What she did, though, was lean down close to Elizabeth and look her right in the eye. And she said: “Well, it’s a difficult choice, isn’t it? They’re both such wonderful things. But it seems to me that you could use the bag every day. You could use it to keep your books when you go to school, and school is very important. I had to study very hard to become a prefect. And the owl …”
With this she leaned even closer and almost whispered in Elizabeth’s ear: “I must tell you: Owls are not of much use in the muggle world.”
That was it. That was the magic. Elizabeth’s face lit up like the Rockefeller Center Christmas tree. She nodded, and she gave Katie the Prefect a huge hug, and for those 20 seconds of her life it was like she was in the Harry Potter book, being offered advice by the most popular student at Hogwarts.
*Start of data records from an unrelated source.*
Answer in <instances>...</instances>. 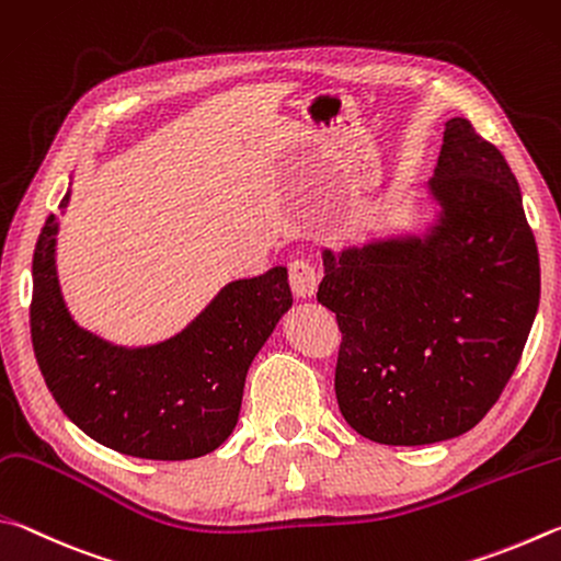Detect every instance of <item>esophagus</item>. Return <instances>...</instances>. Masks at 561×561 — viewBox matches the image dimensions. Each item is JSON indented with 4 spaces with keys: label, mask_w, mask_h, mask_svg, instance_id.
Wrapping results in <instances>:
<instances>
[{
    "label": "esophagus",
    "mask_w": 561,
    "mask_h": 561,
    "mask_svg": "<svg viewBox=\"0 0 561 561\" xmlns=\"http://www.w3.org/2000/svg\"><path fill=\"white\" fill-rule=\"evenodd\" d=\"M288 280L290 290L296 293V298H312L318 290V271L316 265L306 259H298L288 265Z\"/></svg>",
    "instance_id": "esophagus-1"
}]
</instances>
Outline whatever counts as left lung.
I'll return each mask as SVG.
<instances>
[{"label": "left lung", "instance_id": "8db88e82", "mask_svg": "<svg viewBox=\"0 0 561 561\" xmlns=\"http://www.w3.org/2000/svg\"><path fill=\"white\" fill-rule=\"evenodd\" d=\"M431 231L322 251L318 302L342 332L335 394L347 424L387 446L456 438L493 409L539 306V253L503 152L446 123Z\"/></svg>", "mask_w": 561, "mask_h": 561}]
</instances>
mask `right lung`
Wrapping results in <instances>:
<instances>
[{"label":"right lung","instance_id":"add662e5","mask_svg":"<svg viewBox=\"0 0 561 561\" xmlns=\"http://www.w3.org/2000/svg\"><path fill=\"white\" fill-rule=\"evenodd\" d=\"M68 192L58 209H66ZM58 216L34 251L32 345L48 391L73 424L117 454L186 460L219 448L239 421L253 357L293 306L288 271L233 280L180 335L117 347L78 328L56 275Z\"/></svg>","mask_w":561,"mask_h":561}]
</instances>
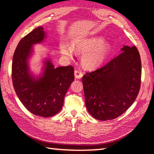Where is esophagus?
Segmentation results:
<instances>
[{"instance_id": "34e87169", "label": "esophagus", "mask_w": 154, "mask_h": 154, "mask_svg": "<svg viewBox=\"0 0 154 154\" xmlns=\"http://www.w3.org/2000/svg\"><path fill=\"white\" fill-rule=\"evenodd\" d=\"M83 76V72L80 70H75V77L77 79H80Z\"/></svg>"}]
</instances>
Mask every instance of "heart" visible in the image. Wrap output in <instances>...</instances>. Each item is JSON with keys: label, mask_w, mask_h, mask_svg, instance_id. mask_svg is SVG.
Masks as SVG:
<instances>
[{"label": "heart", "mask_w": 154, "mask_h": 154, "mask_svg": "<svg viewBox=\"0 0 154 154\" xmlns=\"http://www.w3.org/2000/svg\"><path fill=\"white\" fill-rule=\"evenodd\" d=\"M72 48L82 56V65L86 69H96L102 65L107 58L111 50V46L105 42L102 36H92L79 38L72 43V48L66 43L60 45V51L64 56L71 58L73 54Z\"/></svg>", "instance_id": "obj_1"}]
</instances>
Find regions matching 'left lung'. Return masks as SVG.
<instances>
[{
  "mask_svg": "<svg viewBox=\"0 0 154 154\" xmlns=\"http://www.w3.org/2000/svg\"><path fill=\"white\" fill-rule=\"evenodd\" d=\"M122 53L105 66L82 78L85 103L98 120L116 119L131 106L139 94L141 61L135 46L125 45Z\"/></svg>",
  "mask_w": 154,
  "mask_h": 154,
  "instance_id": "8db88e82",
  "label": "left lung"
}]
</instances>
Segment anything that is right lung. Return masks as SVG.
Returning a JSON list of instances; mask_svg holds the SVG:
<instances>
[{
    "label": "right lung",
    "instance_id": "obj_1",
    "mask_svg": "<svg viewBox=\"0 0 154 154\" xmlns=\"http://www.w3.org/2000/svg\"><path fill=\"white\" fill-rule=\"evenodd\" d=\"M44 28L31 31L18 43L12 62V82L15 93L30 113L48 118L58 113L63 106L64 96L74 81L72 66L54 68L49 59L45 61L42 75L35 77L29 71L28 60L32 45L45 38Z\"/></svg>",
    "mask_w": 154,
    "mask_h": 154
}]
</instances>
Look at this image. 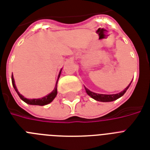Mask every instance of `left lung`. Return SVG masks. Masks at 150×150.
<instances>
[{"label": "left lung", "mask_w": 150, "mask_h": 150, "mask_svg": "<svg viewBox=\"0 0 150 150\" xmlns=\"http://www.w3.org/2000/svg\"><path fill=\"white\" fill-rule=\"evenodd\" d=\"M131 83H132V82H131ZM131 83L128 85V86L126 87L125 89H124L123 91L120 92V93H118L117 94H110V95L96 93H93V92L90 91L89 89H87L86 87H85V89H86V93L88 94L90 97H92V98L94 99L95 100H97V101H100V102H111V101L117 100V99L123 96L124 94L126 93V91H127V89H128V87L130 86Z\"/></svg>", "instance_id": "left-lung-1"}]
</instances>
Owls are not of much use in the muggle world. Katie hugged her back, disappeared into the crowd, and Elizabeth got the bag, which, for once, was EXACTLY what she wanted. It was, in fact, the greatest thing she had ever gotten in her entire life. Every time she drapes it around her shoulder, she tells the story of how she got it and the advice Katie the Prefect had given her.
It was just a few seconds of kindness. It might even just be viewed as part of the job of working at Harry Potter World. But that — more than the multi-million dollar rides, more than the authentic butterbeer or the cauldron made of chocolate, more than the remarkable effects in the castle, more than anything — that is what Elizabeth will remember, perhaps even for the rest of her life. A young woman probably making something like minimum wage, wearing a robe and a badge, had made Elizabeth feel special and magical. I thanked Katie the Prefect before she went off to help other customers, but I’m not sure she heard me, and I’m not sure she would have understood anyway. There’s so much we can do in this crazy world with a little effort and imagination. There’s so much we can do that it’s easy to miss what we have done … even after it’s over.
* * *
2018 Interlude: So many feelings. I had completely forgotten how much Elizabeth loved those tween magazines. And she's now a Slytherin, not a Ravenclaw. Time marches on.
I do think every now and again about Katie the Prefect. I wonder what she's doing. She has to be in her late 20s by now; I hope she's happy. She seemed like the sort of person who could change the world. I'd love for her to know that Elizabeth still uses that Gryffindor bag.